Work instruction: Images are to be skipped; everything else in the records must be repeated exactly.

Exercise inputs:
◆ ◆ ◆

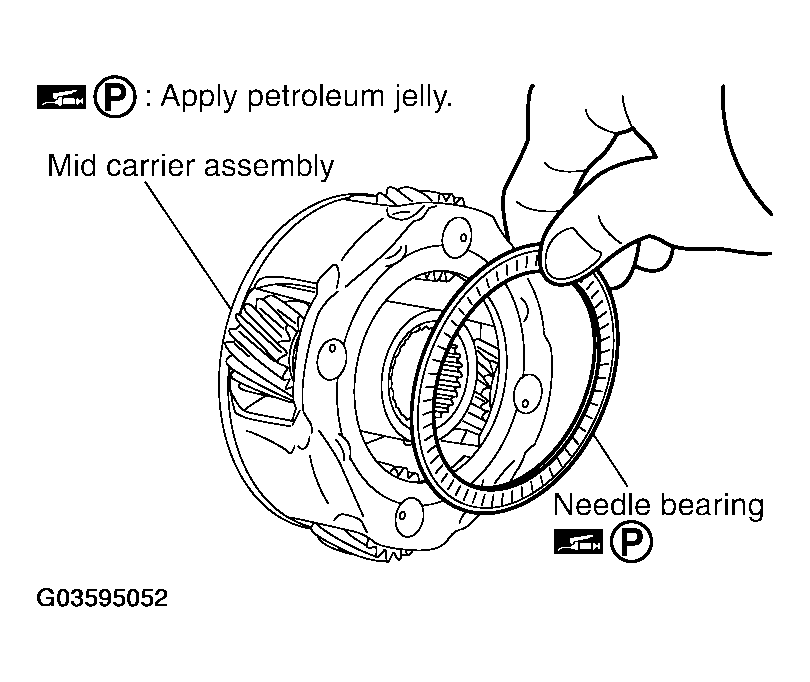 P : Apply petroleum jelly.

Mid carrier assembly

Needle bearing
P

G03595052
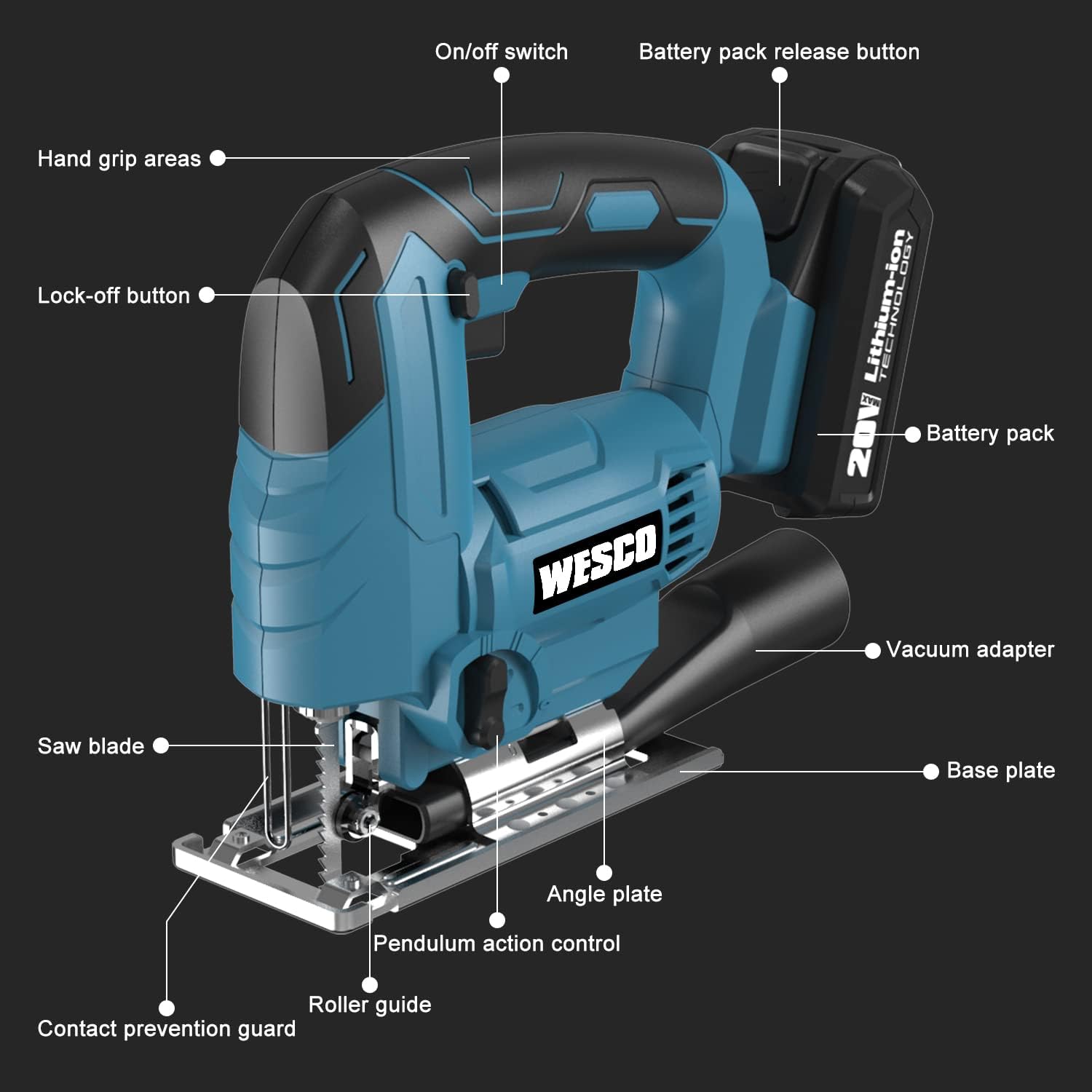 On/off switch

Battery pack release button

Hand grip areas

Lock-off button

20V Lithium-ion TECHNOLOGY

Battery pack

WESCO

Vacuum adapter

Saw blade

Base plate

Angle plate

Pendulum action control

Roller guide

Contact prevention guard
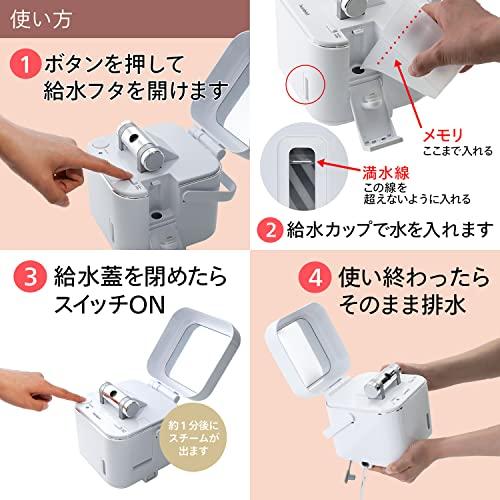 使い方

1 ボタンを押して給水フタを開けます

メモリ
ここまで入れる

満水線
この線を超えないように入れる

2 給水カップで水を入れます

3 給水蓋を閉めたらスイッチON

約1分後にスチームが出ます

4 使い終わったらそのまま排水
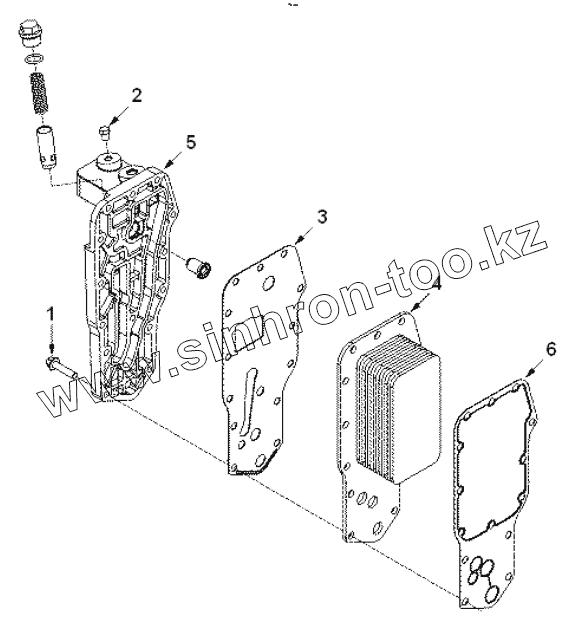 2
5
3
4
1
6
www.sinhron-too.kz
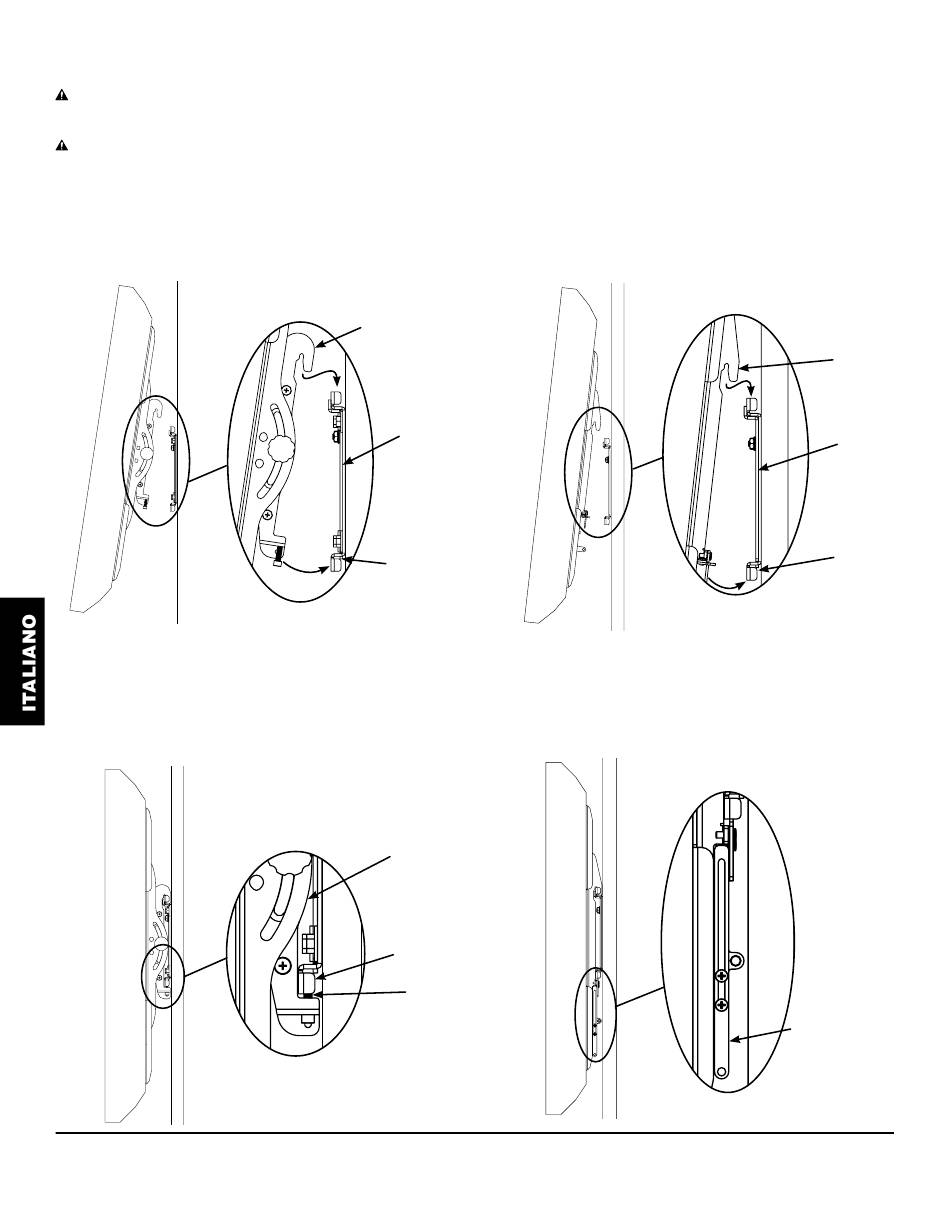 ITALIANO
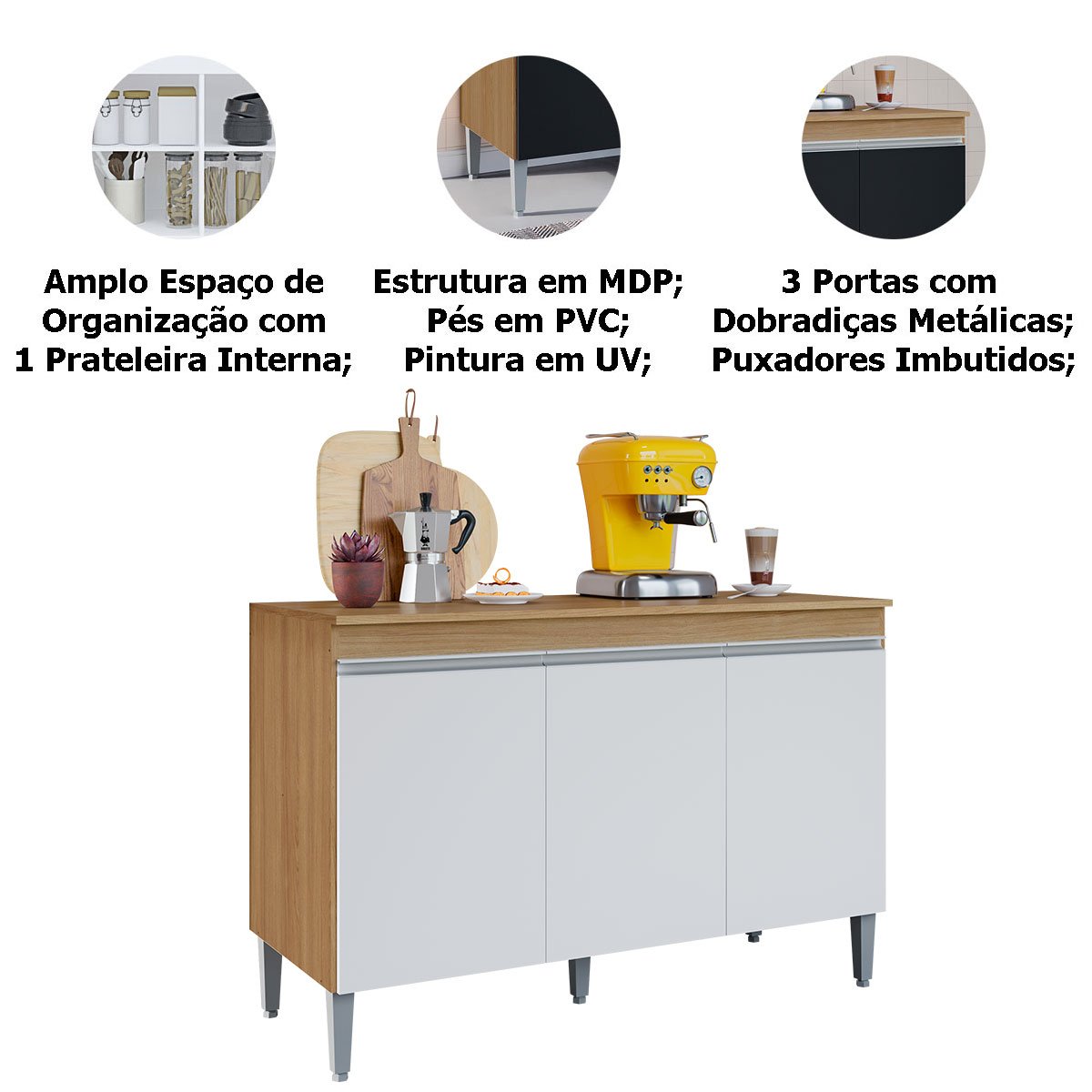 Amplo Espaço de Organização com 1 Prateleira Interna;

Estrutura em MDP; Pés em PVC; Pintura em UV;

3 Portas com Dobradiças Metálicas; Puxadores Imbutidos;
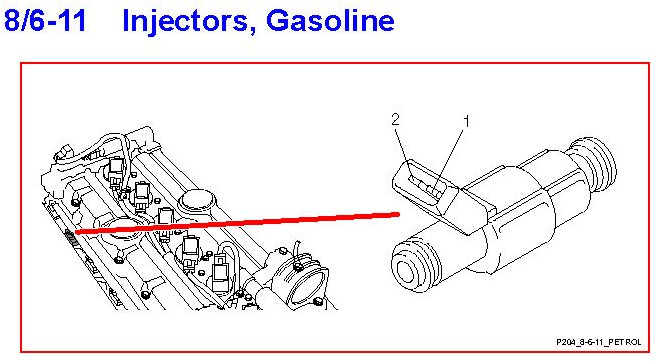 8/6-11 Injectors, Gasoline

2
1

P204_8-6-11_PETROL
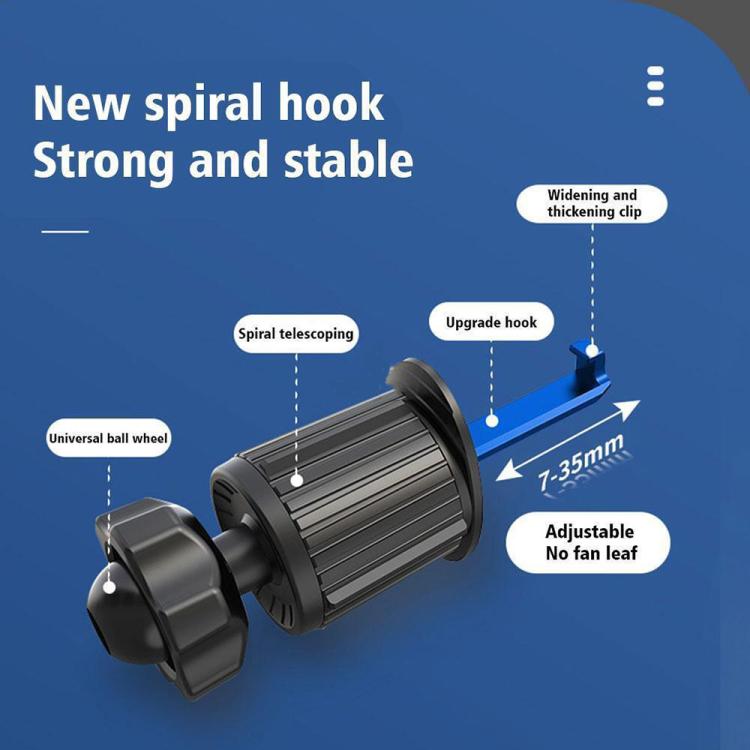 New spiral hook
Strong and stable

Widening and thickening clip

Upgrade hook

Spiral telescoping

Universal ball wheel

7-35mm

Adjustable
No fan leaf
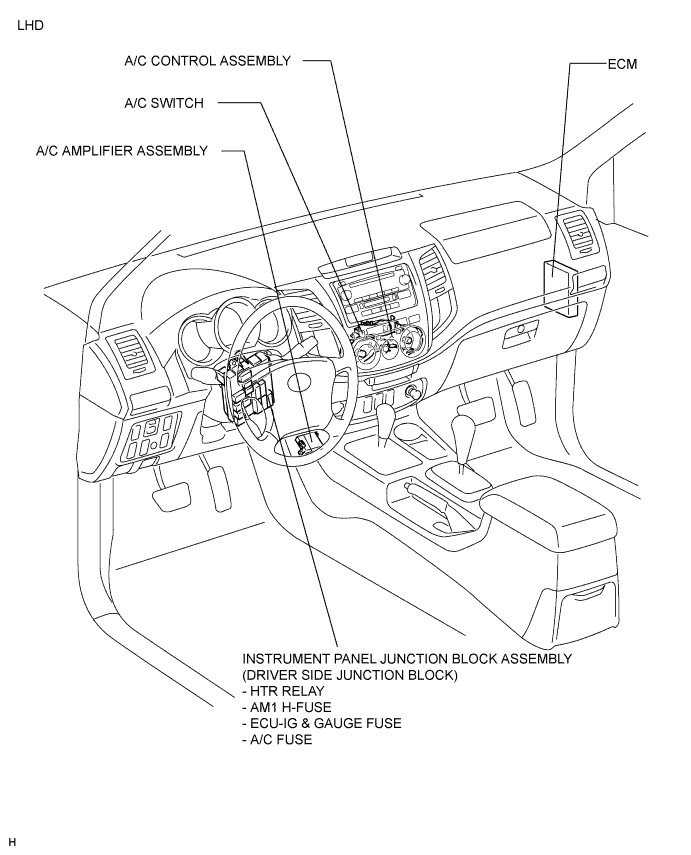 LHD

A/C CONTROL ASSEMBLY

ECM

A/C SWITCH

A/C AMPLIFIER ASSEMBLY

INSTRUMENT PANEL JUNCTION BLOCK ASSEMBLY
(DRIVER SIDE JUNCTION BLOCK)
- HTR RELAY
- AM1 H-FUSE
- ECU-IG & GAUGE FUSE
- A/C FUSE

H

◆ ◆ ◆

Answer space:
 P : Apply petroleum jelly.

Mid carrier assembly

Needle bearing
P

G03595052
 On/off switch

Battery pack release button

Hand grip areas

Lock-off button

20V Lithium-ion TECHNOLOGY

Battery pack

WESCO

Vacuum adapter

Saw blade

Base plate

Angle plate

Pendulum action control

Roller guide

Contact prevention guard
 使い方

1 ボタンを押して給水フタを開けます

メモリ
ここまで入れる

満水線
この線を超えないように入れる

2 給水カップで水を入れます

3 給水蓋を閉めたらスイッチON

約1分後にスチームが出ます

4 使い終わったらそのまま排水
 2
5
3
4
1
6
www.sinhron-too.kz
 ITALIANO
 Amplo Espaço de Organização com 1 Prateleira Interna;

Estrutura em MDP; Pés em PVC; Pintura em UV;

3 Portas com Dobradiças Metálicas; Puxadores Imbutidos;
 8/6-11 Injectors, Gasoline

2
1

P204_8-6-11_PETROL
 New spiral hook
Strong and stable

Widening and thickening clip

Upgrade hook

Spiral telescoping

Universal ball wheel

7-35mm

Adjustable
No fan leaf
 LHD

A/C CONTROL ASSEMBLY

ECM

A/C SWITCH

A/C AMPLIFIER ASSEMBLY

INSTRUMENT PANEL JUNCTION BLOCK ASSEMBLY
(DRIVER SIDE JUNCTION BLOCK)
- HTR RELAY
- AM1 H-FUSE
- ECU-IG & GAUGE FUSE
- A/C FUSE

H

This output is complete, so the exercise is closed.